Still, by many measures, the quarter was one of the NAS vendor's best. NetApp CEO Dan Warmenhoven, on a conference call yesterday, said the company had, for the first time in its history, shipped more than 10 petabytes of storage capacity in a single quarter, shipping a total of 11.5 petabytes (or 11,500 Tbytes).
Several Wall Street analysts remain bullish on its prospects. Robert Montague, an analyst with RBC Capital Markets, maintains an Outperform rating on NetApp. He says there's evidence to suggest that the rate of disk drive density improvements is flattening, which should result in improving year-over-year revenue growth for storage system vendors. "We believe the blue chip storage system vendors offer the purest opportunity to exploit this trend given the opportunity for accelerating EPS growth via margin expansion," he writes in a research note.
In discussing NetApp's quarter, Warmenhoven again touted strong user acceptance of iSCSI, claiming that more than half of the low-end FAS250 units in the field have enabled the iSCSI protocol (see NetApp Squares Off With Redmond). NetApp continues to believe that iSCSI, the industry standard protocol for sending block-level storage, represents a chance for it to grab meaningful share in the SAN market.
The adoption of iSCSI by NetApp customers "actually exceeds my expectations," he said. "iSCSI has been more rapidly deployed, I think, in some of our customers than I expected."
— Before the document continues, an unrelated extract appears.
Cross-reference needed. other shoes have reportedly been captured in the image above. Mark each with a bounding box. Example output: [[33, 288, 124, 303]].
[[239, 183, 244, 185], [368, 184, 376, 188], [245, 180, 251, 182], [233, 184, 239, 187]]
Warmenhoven acknowledged that the technology is still nascent, noting that NetApp's iSCSI initiative is "not material from a revenue standpoint." But he hinted that the company may be considering charging for IP SAN support in the future: "iSCSI, for instance: Should that be an add-on feature at a separate price? Or should that be a native feature in the system? We'll make those decisions in terms of what we think is best for the business."